A circle might be a good model for community. Equality among members. No one higher or lower than another. No divisions between them. It forms a picture of people sitting, facing each other around a common center. At the center is Christ, God the Father. Like children sitting around a fire. As the Father speaks, the various members of the circle express his heart.
Circles are smooth and seamless. A circular community would lack protrusions of officials and professionals. Each member would be recognized and fully respected as a child of God. That kindred fact would be the highest quality and highest qualification of the circle so that all other secondary attributes would be invisible and unquantifiable.
But circles are sedentary, static, boring. A circular community might well give rise to great apathy or tedium.
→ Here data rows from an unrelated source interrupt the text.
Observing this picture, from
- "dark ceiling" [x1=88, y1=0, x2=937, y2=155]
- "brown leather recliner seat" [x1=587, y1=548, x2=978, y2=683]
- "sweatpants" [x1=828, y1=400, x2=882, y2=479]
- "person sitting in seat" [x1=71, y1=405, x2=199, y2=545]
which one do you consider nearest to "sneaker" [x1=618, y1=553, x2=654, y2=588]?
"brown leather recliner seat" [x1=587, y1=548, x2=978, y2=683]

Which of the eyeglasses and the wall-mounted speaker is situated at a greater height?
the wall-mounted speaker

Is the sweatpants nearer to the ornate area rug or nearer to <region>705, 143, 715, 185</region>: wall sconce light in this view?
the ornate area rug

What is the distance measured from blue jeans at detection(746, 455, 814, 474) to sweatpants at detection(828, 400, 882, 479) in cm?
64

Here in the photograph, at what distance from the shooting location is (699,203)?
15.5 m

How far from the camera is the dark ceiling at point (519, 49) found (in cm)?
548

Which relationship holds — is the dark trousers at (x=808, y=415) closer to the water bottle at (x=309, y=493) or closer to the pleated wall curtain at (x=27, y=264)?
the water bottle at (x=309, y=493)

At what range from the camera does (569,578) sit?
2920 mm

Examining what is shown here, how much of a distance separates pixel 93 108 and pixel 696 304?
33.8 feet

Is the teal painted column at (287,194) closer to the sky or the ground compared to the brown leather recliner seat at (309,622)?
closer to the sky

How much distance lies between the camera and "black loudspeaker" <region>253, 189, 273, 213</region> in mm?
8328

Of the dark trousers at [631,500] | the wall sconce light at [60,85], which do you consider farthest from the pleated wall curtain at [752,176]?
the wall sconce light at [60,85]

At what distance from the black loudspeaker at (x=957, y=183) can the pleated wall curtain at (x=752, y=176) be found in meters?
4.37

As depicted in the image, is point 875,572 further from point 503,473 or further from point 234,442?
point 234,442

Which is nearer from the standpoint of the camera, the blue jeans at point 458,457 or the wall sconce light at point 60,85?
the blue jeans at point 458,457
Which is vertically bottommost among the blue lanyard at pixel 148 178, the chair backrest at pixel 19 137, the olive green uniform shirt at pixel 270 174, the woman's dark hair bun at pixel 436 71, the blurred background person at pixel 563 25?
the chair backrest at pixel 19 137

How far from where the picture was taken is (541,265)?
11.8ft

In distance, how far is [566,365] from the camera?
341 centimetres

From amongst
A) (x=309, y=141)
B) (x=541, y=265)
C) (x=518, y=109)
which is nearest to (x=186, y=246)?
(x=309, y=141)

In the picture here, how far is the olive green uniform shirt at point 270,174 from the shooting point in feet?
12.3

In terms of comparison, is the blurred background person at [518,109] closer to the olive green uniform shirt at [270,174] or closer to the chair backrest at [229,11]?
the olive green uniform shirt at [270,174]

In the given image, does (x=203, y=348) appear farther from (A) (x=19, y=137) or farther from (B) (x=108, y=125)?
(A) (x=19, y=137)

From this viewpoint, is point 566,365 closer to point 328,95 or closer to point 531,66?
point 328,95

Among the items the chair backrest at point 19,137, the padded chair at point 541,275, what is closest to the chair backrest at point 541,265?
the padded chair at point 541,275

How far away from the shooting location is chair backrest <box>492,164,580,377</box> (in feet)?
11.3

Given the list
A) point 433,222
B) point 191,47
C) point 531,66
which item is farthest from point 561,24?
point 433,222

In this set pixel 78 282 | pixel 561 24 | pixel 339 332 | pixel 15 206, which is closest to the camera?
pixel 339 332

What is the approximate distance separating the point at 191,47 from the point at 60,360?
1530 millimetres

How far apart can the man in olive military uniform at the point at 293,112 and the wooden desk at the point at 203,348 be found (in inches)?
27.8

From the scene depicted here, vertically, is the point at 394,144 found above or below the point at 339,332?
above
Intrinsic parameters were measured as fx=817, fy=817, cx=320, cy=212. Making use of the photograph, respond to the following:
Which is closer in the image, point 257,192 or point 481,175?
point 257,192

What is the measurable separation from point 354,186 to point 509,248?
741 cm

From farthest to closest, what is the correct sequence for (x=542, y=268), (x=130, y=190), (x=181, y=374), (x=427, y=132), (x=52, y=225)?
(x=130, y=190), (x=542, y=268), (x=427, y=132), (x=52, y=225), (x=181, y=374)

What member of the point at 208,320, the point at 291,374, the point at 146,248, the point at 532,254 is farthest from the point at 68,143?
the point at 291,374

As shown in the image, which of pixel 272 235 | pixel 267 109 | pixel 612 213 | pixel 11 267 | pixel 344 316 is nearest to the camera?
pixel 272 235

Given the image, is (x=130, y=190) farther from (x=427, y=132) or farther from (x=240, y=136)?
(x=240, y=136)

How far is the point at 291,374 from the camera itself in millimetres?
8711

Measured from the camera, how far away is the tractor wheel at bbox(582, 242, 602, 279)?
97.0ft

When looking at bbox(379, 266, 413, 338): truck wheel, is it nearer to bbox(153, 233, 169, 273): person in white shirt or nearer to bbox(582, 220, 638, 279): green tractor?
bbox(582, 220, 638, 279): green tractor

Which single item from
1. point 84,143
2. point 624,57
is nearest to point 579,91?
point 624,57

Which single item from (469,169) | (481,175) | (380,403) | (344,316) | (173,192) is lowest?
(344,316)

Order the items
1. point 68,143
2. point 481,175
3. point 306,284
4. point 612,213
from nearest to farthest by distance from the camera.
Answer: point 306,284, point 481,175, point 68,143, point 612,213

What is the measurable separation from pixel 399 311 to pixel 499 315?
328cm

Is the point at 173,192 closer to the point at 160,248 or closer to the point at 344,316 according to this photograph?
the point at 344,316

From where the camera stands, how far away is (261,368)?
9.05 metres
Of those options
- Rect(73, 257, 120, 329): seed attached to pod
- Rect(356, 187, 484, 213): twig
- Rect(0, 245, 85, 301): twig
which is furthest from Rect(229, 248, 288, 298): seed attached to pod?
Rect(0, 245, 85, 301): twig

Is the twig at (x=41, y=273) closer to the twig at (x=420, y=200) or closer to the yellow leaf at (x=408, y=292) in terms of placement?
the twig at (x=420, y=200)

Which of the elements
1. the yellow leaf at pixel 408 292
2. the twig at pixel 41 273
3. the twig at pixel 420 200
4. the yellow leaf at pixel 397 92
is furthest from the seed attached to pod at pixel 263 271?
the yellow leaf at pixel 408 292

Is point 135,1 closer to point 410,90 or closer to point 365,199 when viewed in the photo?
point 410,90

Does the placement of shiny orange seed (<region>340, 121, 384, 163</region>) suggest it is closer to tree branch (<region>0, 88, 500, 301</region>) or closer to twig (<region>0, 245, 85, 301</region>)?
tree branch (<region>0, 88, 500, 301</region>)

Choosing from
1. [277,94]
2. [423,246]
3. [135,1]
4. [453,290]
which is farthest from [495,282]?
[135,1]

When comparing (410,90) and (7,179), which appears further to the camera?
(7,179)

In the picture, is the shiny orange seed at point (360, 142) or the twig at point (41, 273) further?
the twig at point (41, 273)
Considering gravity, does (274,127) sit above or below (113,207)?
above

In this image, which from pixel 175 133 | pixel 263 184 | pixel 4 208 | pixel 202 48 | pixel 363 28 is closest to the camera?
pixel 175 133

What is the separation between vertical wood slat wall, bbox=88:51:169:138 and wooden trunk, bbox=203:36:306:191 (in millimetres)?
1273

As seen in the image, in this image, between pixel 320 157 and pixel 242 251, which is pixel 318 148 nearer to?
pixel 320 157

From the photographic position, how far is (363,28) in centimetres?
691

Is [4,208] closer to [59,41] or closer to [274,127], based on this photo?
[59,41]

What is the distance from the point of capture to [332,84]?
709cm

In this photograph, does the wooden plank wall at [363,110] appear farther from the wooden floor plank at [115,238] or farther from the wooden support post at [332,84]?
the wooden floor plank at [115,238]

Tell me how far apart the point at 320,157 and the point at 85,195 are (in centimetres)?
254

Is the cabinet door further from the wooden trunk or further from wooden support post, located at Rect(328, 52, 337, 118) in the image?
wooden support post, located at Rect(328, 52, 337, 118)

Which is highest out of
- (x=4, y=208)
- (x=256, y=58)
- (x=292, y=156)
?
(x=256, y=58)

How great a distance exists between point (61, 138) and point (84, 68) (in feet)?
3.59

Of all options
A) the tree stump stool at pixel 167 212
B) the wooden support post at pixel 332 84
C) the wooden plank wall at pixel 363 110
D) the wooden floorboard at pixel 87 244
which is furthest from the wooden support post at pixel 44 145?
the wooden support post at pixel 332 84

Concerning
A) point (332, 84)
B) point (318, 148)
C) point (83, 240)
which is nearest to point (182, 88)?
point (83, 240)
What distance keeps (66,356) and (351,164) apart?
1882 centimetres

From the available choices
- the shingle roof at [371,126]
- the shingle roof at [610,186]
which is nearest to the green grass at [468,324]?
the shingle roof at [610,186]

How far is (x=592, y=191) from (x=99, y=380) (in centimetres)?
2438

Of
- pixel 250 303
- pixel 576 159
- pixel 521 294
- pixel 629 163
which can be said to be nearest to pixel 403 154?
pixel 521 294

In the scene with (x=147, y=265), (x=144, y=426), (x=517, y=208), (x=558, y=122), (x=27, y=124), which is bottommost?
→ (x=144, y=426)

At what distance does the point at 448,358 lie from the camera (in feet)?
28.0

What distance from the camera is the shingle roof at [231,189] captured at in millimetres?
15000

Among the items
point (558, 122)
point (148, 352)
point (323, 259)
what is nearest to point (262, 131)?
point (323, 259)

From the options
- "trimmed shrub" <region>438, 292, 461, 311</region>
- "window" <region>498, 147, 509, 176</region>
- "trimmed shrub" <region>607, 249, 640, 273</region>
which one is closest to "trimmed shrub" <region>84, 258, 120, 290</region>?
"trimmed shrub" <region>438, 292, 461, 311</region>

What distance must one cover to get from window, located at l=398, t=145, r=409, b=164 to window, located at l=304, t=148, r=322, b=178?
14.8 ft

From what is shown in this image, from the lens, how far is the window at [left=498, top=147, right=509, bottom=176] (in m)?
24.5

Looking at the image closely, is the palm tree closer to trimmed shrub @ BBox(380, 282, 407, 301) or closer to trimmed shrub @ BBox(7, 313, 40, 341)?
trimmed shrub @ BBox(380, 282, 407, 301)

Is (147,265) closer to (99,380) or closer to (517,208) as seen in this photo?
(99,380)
A spiral is a 3 dimensional circle. It is a circle that grows and goes. It is slinky. It has direction. It is progressing from one state to another.
A spiral might be a better model for community. It has all the attributes of a circular community, but it is moving. The body of Christ, or, community of Christ, is a spiral. Jesus said that it does not have titled leaders. (Matt. 20 and 23) The leading parts of a spiral draw along the following parts without demarcation or division. What goes before seamlessly affects what comes along after. This is a picture of the rich relationship between God’s children, ungoverned by human design as they move through the world. Slinky.
More could be elaborated on about this but why? The spiral is less elaborate and beautiful in its simplicity. So I let these words trail off to be whatever part of God’s spiral they are for the benefit of all.